_Extract:_
*** Begin section ***

Canadians eyeing internships, co-op placements and graduate positions at Scotiabank no longer have to polish up their resumés.
The Toronto bank removed the requirement as part of its campus hiring program and has begun using assessments from Waterloo, Ont. technology company Plum to help find untapped talent and ease the barriers to employment among some population groups.
“We are taking away any bias, which would be where did someone go to school, what jobs did they have before and what opportunities did they have or not have based on their upbringing or circumstances?” said James Spearing, Scotiabank’s vice-president of talent acquisition.
“(We’re) removing as much of that possible and giving a level playing field.”
Scotiabank decided to abandon resumés in August as new waves of the COVID-19 pandemic emerged, further disrupting a tight labour market.
The decision has already boosted the bank’s number of hires for people of colour and increased its retention rates.
Many companies have spent recent decades experimenting with innovative recruitment methods such as personality tests and application assignments and Scotiabank’s move comes as Hisayuki (Deko) Idekoba, an executive at the parent company behind job websites Indeed and Glassdoor, urged companies this week to address worker shortages by abandoning resumés.
However, few have been bold enough to ditch resumés altogether.
“A lot of companies talk about it, not many actually do it,” said Caitlin MacGregor, Plum’s chief executive. “Scotiabank is leading the way.”
Plum, for example, is used by consulting behemoth Deloitte, carmaker Hyundai and even Canada’s national defence department, but none fully dropped the resumé requirement, MacGregor said.
Spearing still sees the value in resumés and won’t penalize applicants for including one because writing a CV can teach people to market themselves and review their skills, but he feels not requiring one widens Scotiabank’s talent pool, creating a better chance that good candidates aren’t overlooked.
The bank started its no-resumé experiment with roughly 1,000 student intern roles and 250 spots in co-op programs that it recruits for some 300 to 400 events per year, including coffee chats, business overview sessions, hackathons and sponsorships.
Its new hiring processes has expanded to include the bank’s recruiting team using Plum’s platform to determine which requirements are most important for jobs they are looking to fill.
Requirements range from the ability to come up with innovative solutions to how someone sets goals, monitors progress and executes projects.
Applicants then complete a Plum assessment with problem solving, personality and situational questions targeting those requirements.

*** End section ***

_Record set:_
*** Begin section ***

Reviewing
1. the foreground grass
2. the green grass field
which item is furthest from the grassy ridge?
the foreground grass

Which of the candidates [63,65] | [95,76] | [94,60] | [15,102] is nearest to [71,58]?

*** End section ***

_Check your understanding:_
• a. In the article on Scotiabank's resumé-free campus hiring, roughly how many student intern roles did the bank's no-resumé experiment start with?
• b. Continue the article on Scotiabank's resumé-free campus hiring from the point where it stops.

_Answers for the tasks:_
• a. Roughly 1,000 student intern roles.

• b.
Applicants receive information on their talents, work style and preferences, while recruiters see a “match score” indicating each candidate’s potential fit with the role they are hiring for and other openings.
The information is used to determine who to interview or hire.
The approach helps businesses uncover talent in places outside their traditional networks and removes many false preconceptions recruiters form, said MacGregor.
“We, as humans, are flawed and we misinterpret that data all the time,” she said.
“We think ‘Oh, they took five years to study that so that must be because they’re not very smart,’ but maybe there are financial reasons for that or maybe they had to juggle part-time jobs as a way of paying for all of that and so it took them longer.”
Mitchell Hoffman, an associate professor at the Rotman School of Management, said such assessments often help companies compare candidates more fairly.
“It could potentially reduce the importance of some sort of bias triggers like ‘I like sports team X and this person has some connection to sports team X on their resumé,’” he said.
But assessments can also be lengthy — Plum’s takes about 25 minutes — and sometimes software can have difficulties picking up on how transferable some skills are, he said.
Scotiabank has used the software for about a year, but already seen benefits.
In its inaugural year, the platform helped the bank recruit from 30 colleges and universities nationally and almost 50 per cent of hires now have STEAM (Science, Technology, Engineering, the Arts and Mathematics) degrees.
Minorities now make up almost 60 per cent of recruits in the campus program and women represent about 50 per cent of hires.
The program-wide retention rate has soared to 46 per cent from 26 per cent pre-launch.
Spearing is proud of the results, but thinks it will take more time to see the real perks of the system and how hires brought in through the platform progress.
“We still have work to do to show the longer term benefits.”